I very much doubt that any harm will come to you from a genuine atheist, but if you do fear death, I’d definitely advise you to look over your shoulder when a Christian, Hindu or Muslim is behind you; I’m afraid their track record in peaceful dialogue is very poor indeed.
Have you looked at the evidence? I have no fear about life after death, its reality or not. But I have looked at the evidence, and the only honest answer is that there must be more than these three dimensions of space, and that consciousness does indeed continue after death.
If you can show, by pointing to evidence, that this is wrong, I will pay attention, but if you merely repeat the old unfounded myth that it is fear that causes people to believe in Life After Death, then I can only think that it is Faith alone that can support your myth-based belief. I am here to stand for rational belief, not Faith or Myth.
This website is for thinking, not for faith-based belief such as yours.
As for your continuing to mention atheism the way that you do, did you realise that there is an entire major Religion, Buddhism, that believes in an afterlife, and does not believe in God? I am not a Buddhist, but I still see no need to confuse disbelief in the afterlife and disbelief in God as being the same disbelief. I am happy to disbelieve what there is no evidence for, but when there is actual evidence, I will base my belief, or lack of it, on my appraisal of that evidence, not on a myth (however popular that muth might be).

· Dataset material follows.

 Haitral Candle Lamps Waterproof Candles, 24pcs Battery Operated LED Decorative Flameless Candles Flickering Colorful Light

Actually I have looked at the evidence Kumera,
From personal experience.
I was helping someone bleed his brakes on his car and I was in the car up on a hoist.
He had gone to get some tools and I decided (rather stupidly I must confess) to jump out of the car rather than wait for him to lower the hoist.

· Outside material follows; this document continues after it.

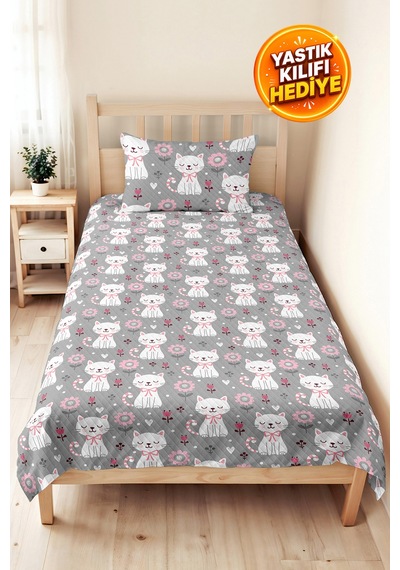Evimde Bambaşka Kedi Gri Kız Çocuk Pike Takımı - Çiçekli Pembe Bebek Odası Mevsimlik Yatak Örtüsü - 160x220 CM Evimde Bambaşka Kedi Gri Kız Çocuk Pike Takımı - Çiçekli Pembe Bebek Odası Mevsimlik Yatak Örtüsü - 160x220 CM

I managed to get myself caught in the seatbelt as I came down and before long, I was getting strangled and lost consciousness.
By the time he returned, I was completely out of it and he quickly lowered the hoist and tried to resuscitate me, but to no avail.

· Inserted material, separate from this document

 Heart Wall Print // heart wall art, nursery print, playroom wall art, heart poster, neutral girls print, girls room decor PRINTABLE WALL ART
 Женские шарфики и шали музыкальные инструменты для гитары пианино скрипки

When the ambulance arrived, they were more successful but I was clinically dead for an unknown period of time.
I was one of the very lucky ones obviously and managed to escape any brain damage.
What I can tell you is this.
There was no bright light, no angels waiting for me; in fact no sensation at all. Complete nothingness in fact.
What I do recall was the intense pain of revival and that was indeed extremely unpleasant.
I do not have a ‘faith-based’ belief in no afterlife. The point is, I have no faith at all.
Human beings on the cosmic scheme of things are not particularly special and it would be chauvinistic to believe it is so.
We are merely electro-mechanical machines. More complex than computers perhaps, but the Universe has about 15 to 20 billion years head start on us, but like any machine, when you turn off the switch, we turn off completely.
I am sorry to hear of your accident, and hope there are no ongoing medical issues as a result of it.
However, I am not surprised that you have no recollection of consciousness during your clinical death. Only 30% of such physical traumas produce reports of out-of-body consciousness, and less than 5% of those are veridical (which means that the subject reports information gleaned while "out of the body" that he could not be expected to have obtained by any physical means). So, you are simply one of the majority.
Accordingly, while you have indeed experienced a small piece of evidence, it was too small a sample to be statistically valid.
And, NDEs are only one of the approximately thirty different types of evidence that are available that point to the reality of the afterlife.
You say that you have no faith at all, and yet you had enough faith in your belief to be able to say to me in your first post that there just isn't an afterlife. It definitely takes faith to be able to say that with such certainty, without solid supporting evidence.